Task requirements → Output each entry below as it stands, leaving out every picture.

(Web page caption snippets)
+===+

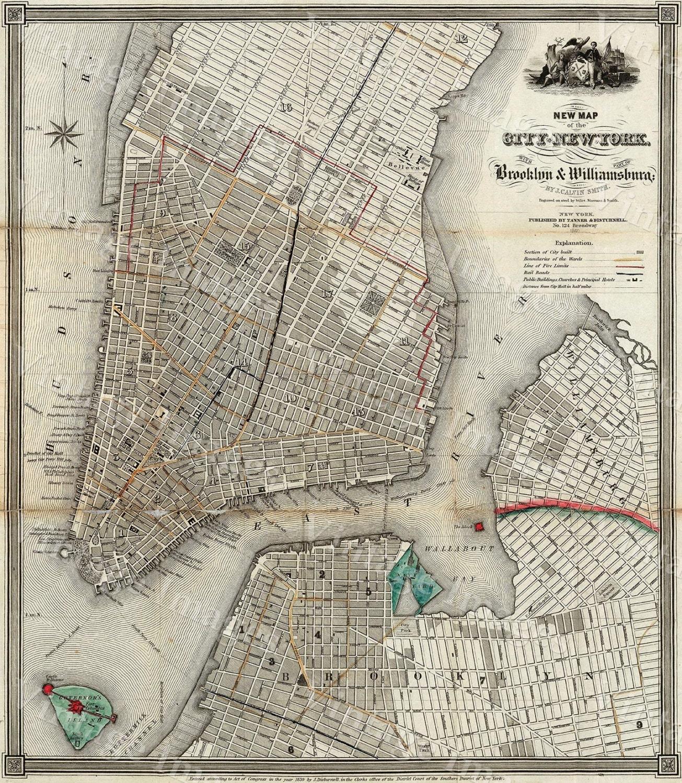 Old Map Of New York City Vintage Manhattan Map Brooklyn - New york map restoration hardware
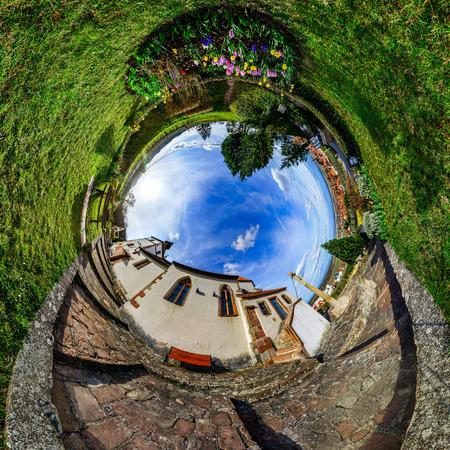 curvature: Chapelle Sainte Sebastien little planet. Curvature of space. Touristic concept. Stock Photo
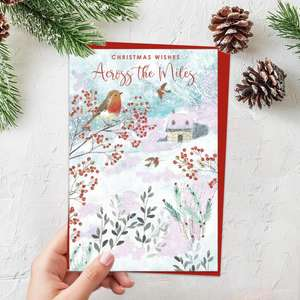 Christmas Wishes Across the Miles Featuring Robins In A Snowy Scene. Finished With Red Lettering, Sparkle And Red Envelope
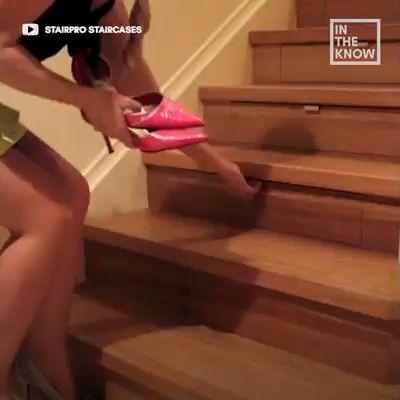 DIY Staircase Storage   – Living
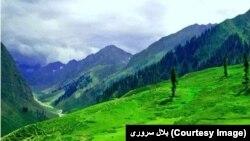 طبیعت زیبای نورستان در افغانستان بی مانند است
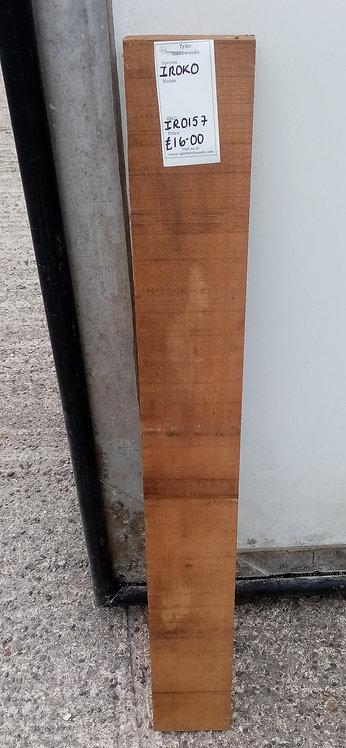 Iroko Board IR0157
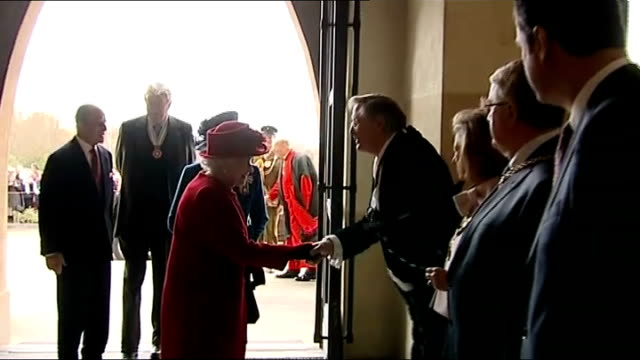 queen visits east surrey college guildford guildford cathedral quenn and duke of edinburgh greeted on arrival - guildford stock videos and b-roll footage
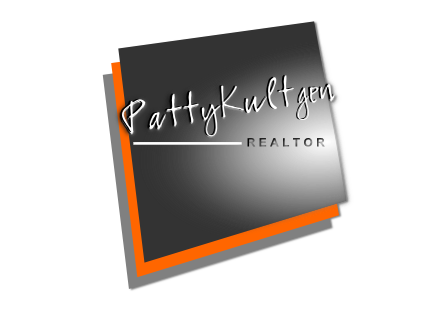 Logo Design by whoosef - Entry No. 40 in the Logo Design Contest Logo Design Needed for Exciting New Company Patricia Kultgen Realtor.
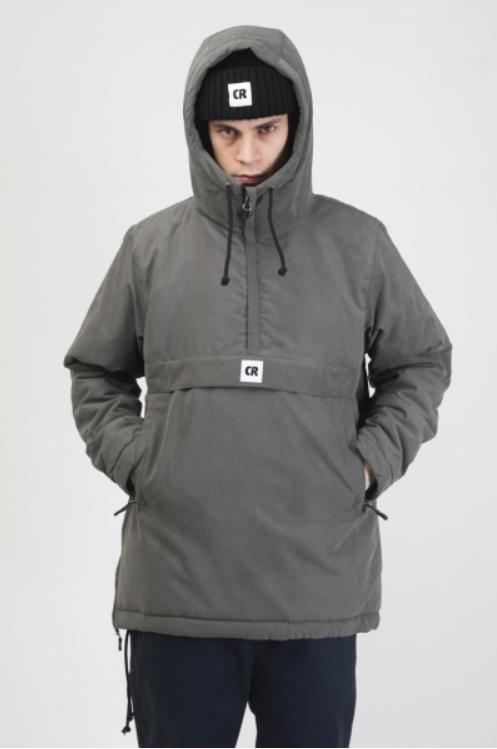 Куртка-Анорак зимняя Chrome 3 Серый Темный Микрофибра
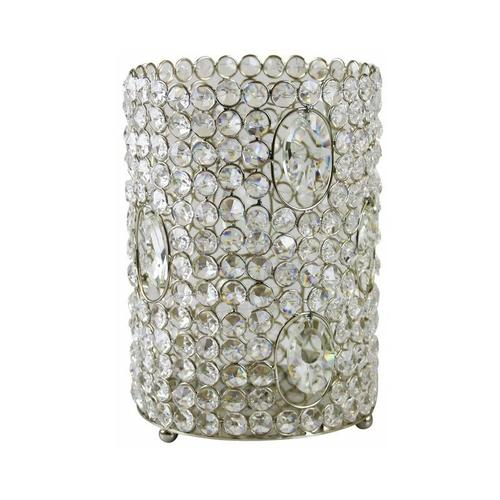 Pflanzen Kölle - Windlicht, Glas, Kristalle, Höhe 25 cm, Ø 16,5 cm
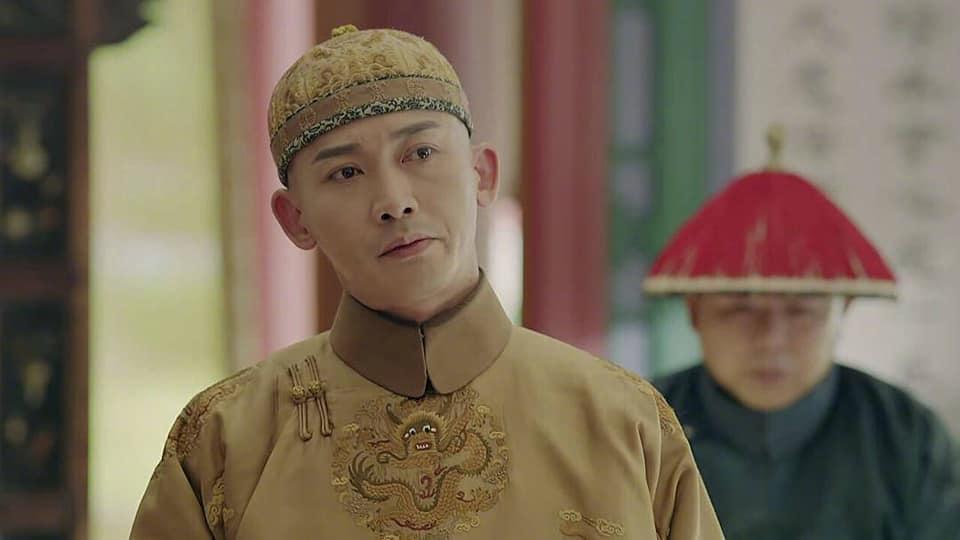 Thái tử mặc quần Adidas, vua Càn Long đi giầy sneaker... chẳng có gì là không thể ở phim cổ trang Trung Quốc-3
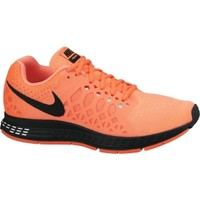 Nike Women's Zoom Pegasus 31 Running Shoe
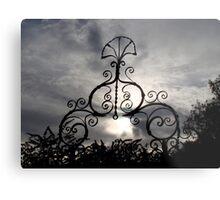 Ironwork Decoration Avebury, UK Metal Print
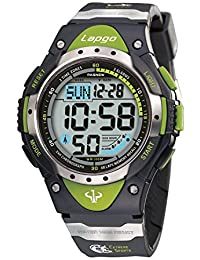 PASNEW Boys Watches Digital Watch Waterproof Sports Casual Boys Kids Watch Watches 1018D Green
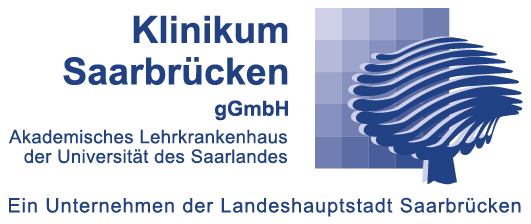 Logo Klinkum Saarbrücken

+===+

Written answer →
 Old Map Of New York City Vintage Manhattan Map Brooklyn - New york map restoration hardware
 curvature: Chapelle Sainte Sebastien little planet. Curvature of space. Touristic concept. Stock Photo
 Christmas Wishes Across the Miles Featuring Robins In A Snowy Scene. Finished With Red Lettering, Sparkle And Red Envelope
 DIY Staircase Storage   – Living
 طبیعت زیبای نورستان در افغانستان بی مانند است
 Iroko Board IR0157
 queen visits east surrey college guildford guildford cathedral quenn and duke of edinburgh greeted on arrival - guildford stock videos and b-roll footage
 Logo Design by whoosef - Entry No. 40 in the Logo Design Contest Logo Design Needed for Exciting New Company Patricia Kultgen Realtor.
 Куртка-Анорак зимняя Chrome 3 Серый Темный Микрофибра
 Pflanzen Kölle - Windlicht, Glas, Kristalle, Höhe 25 cm, Ø 16,5 cm
 Thái tử mặc quần Adidas, vua Càn Long đi giầy sneaker... chẳng có gì là không thể ở phim cổ trang Trung Quốc-3
 Nike Women's Zoom Pegasus 31 Running Shoe
 Ironwork Decoration Avebury, UK Metal Print
 PASNEW Boys Watches Digital Watch Waterproof Sports Casual Boys Kids Watch Watches 1018D Green
 Logo Klinkum Saarbrücken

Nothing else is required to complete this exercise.